De hemel in een plas water

Het praktische karakter van joodse mystiek

Eeuwige, waar zal ik U vinden? Eeuwige, waar zal ik U vinden? Uw verblijfplaats is hoog en verborgen. En waar zal ik U niet vinden? De wereld is van Uw heerlijkheid vol.

De hemel aan je voeten

Evenals in het christendom en de islam heeft ook in het jodendom mystiek steeds opnieuw het hart van mensen geraakt. Mystiek is een onmisbaar ferment gebleken dat het geloof van enkeling en gemeenschap levenskracht verleent. Persoonlijke ervaring van Gods aanwezigheid en verinnerlijking van geloof kenmerken alle mystiek. Ook in het jodendom vinden wij die verinnerlijking. Zo is een middeleeuwse benaming voor Joodse mystici ‘kinderen van vertrouwen’ of ‘wijzen van hart’.

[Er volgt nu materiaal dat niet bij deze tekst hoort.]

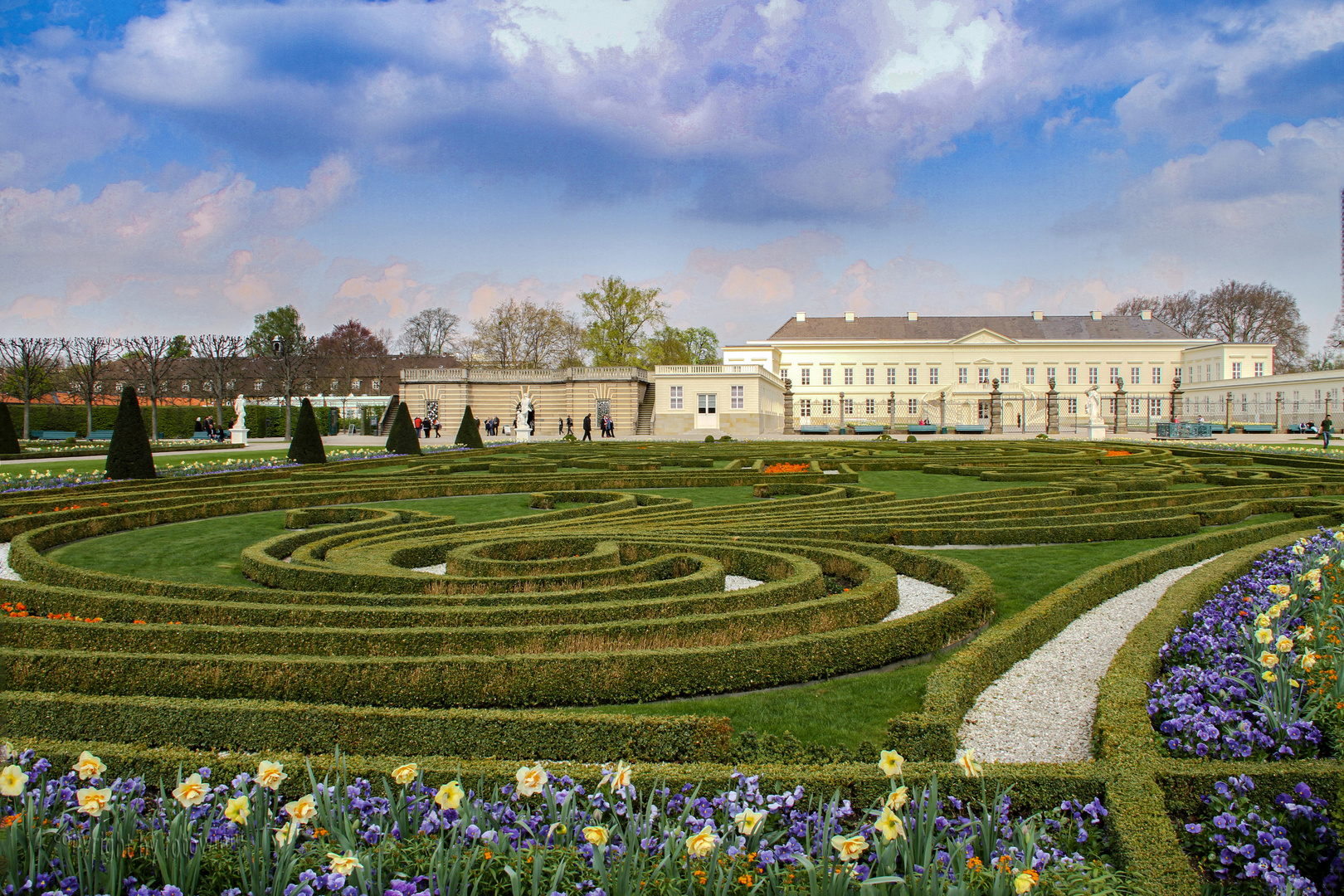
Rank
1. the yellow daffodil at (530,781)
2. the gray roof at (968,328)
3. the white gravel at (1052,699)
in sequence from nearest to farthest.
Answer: the yellow daffodil at (530,781) < the white gravel at (1052,699) < the gray roof at (968,328)

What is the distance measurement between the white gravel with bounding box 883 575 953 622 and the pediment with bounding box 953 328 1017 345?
60.4 meters

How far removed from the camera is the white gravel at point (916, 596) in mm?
6844

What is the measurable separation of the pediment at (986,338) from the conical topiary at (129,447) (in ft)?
191

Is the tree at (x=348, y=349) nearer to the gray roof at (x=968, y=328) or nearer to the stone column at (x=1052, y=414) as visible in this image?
the gray roof at (x=968, y=328)

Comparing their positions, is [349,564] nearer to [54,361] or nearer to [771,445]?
[771,445]

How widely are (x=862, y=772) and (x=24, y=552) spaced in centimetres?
863

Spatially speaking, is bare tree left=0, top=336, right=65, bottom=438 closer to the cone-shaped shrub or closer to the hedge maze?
the cone-shaped shrub

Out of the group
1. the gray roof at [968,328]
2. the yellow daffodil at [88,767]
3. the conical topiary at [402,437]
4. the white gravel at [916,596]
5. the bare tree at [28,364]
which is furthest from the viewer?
the gray roof at [968,328]

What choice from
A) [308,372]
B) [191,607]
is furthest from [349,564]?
[308,372]

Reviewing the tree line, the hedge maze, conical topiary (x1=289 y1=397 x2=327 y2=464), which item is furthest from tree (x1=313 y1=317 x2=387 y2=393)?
the hedge maze

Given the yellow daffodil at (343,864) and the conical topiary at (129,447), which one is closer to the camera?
the yellow daffodil at (343,864)

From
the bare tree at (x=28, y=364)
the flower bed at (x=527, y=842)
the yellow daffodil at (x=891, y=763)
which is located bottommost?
the flower bed at (x=527, y=842)

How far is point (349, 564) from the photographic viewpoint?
7.46 meters

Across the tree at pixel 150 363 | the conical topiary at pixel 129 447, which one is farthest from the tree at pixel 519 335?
the conical topiary at pixel 129 447
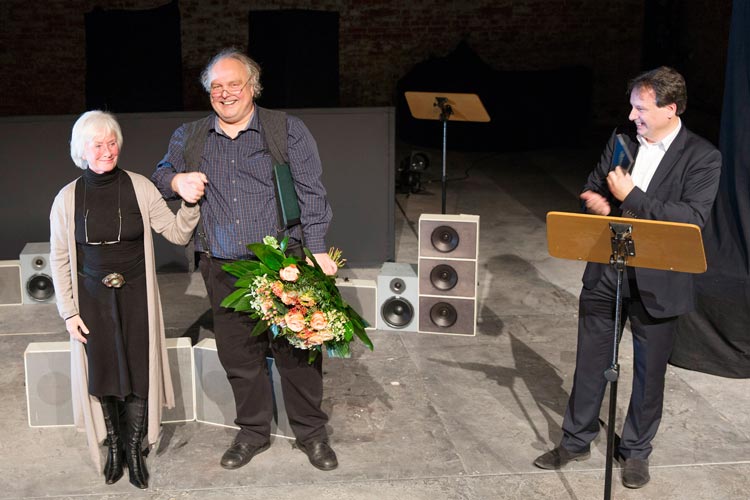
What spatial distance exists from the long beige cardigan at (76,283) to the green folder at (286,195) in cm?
36

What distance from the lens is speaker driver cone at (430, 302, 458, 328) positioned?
19.5ft

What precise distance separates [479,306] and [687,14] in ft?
27.0

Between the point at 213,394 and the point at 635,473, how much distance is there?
6.59ft

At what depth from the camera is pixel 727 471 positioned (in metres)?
4.29

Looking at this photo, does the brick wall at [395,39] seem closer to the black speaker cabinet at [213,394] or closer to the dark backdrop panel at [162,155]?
the dark backdrop panel at [162,155]

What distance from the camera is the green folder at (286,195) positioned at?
3.98 meters

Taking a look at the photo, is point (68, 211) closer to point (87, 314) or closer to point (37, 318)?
point (87, 314)

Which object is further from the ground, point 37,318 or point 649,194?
point 649,194

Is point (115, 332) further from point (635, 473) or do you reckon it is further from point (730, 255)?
point (730, 255)

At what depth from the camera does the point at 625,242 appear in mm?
3371

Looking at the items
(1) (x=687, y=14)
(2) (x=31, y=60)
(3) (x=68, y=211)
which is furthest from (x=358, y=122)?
(1) (x=687, y=14)

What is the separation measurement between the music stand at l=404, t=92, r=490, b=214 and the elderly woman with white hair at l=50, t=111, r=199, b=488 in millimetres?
3399

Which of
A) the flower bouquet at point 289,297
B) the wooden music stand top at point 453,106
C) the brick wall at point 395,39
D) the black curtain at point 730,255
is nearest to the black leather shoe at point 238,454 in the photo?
the flower bouquet at point 289,297

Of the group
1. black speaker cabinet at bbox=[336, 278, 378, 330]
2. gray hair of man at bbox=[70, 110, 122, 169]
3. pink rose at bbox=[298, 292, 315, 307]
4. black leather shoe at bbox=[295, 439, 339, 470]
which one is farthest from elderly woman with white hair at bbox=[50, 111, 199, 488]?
black speaker cabinet at bbox=[336, 278, 378, 330]
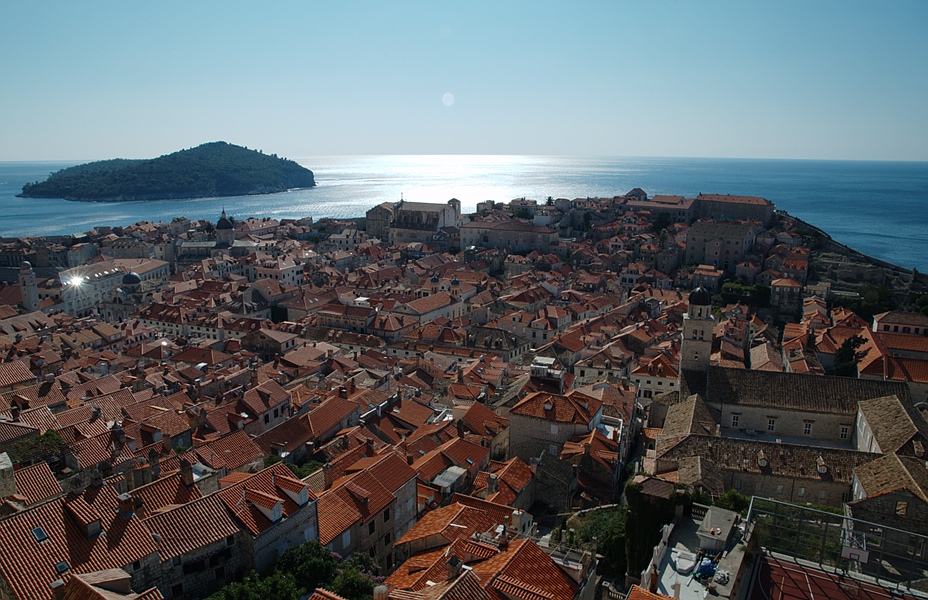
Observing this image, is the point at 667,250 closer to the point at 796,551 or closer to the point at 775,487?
the point at 775,487

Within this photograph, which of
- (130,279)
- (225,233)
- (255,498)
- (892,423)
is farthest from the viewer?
(225,233)

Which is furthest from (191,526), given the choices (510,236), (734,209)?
(734,209)

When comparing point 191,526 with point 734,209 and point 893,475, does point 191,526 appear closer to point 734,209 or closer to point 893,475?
point 893,475

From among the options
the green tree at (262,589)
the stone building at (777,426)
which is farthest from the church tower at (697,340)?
the green tree at (262,589)

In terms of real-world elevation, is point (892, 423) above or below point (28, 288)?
below

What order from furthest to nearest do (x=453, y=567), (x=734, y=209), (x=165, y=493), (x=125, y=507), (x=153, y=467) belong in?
(x=734, y=209) → (x=153, y=467) → (x=165, y=493) → (x=453, y=567) → (x=125, y=507)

Bij verinnerlijking blijft het hier evenwel niet. Joodse mystiek, sinds de middeleeuwen bekend onder de naam ‘kabbala’, is esoterisch van aard. Naast ‘theoretische kabbala’ bestaat er evenwel ook ‘praktische kabbala’. Die toegepaste kabbala richt zich vanouds op de ‘magische’ toepassing van letters, taal en formules. In het algemeen kent joodse mystiek overigens een min of meer nuchtere toepassing in het leven van alledag. De meditatieve en esoterische kant van kabbala blijkt goed te rijmen met de meer praktische en wereldlijke benadering.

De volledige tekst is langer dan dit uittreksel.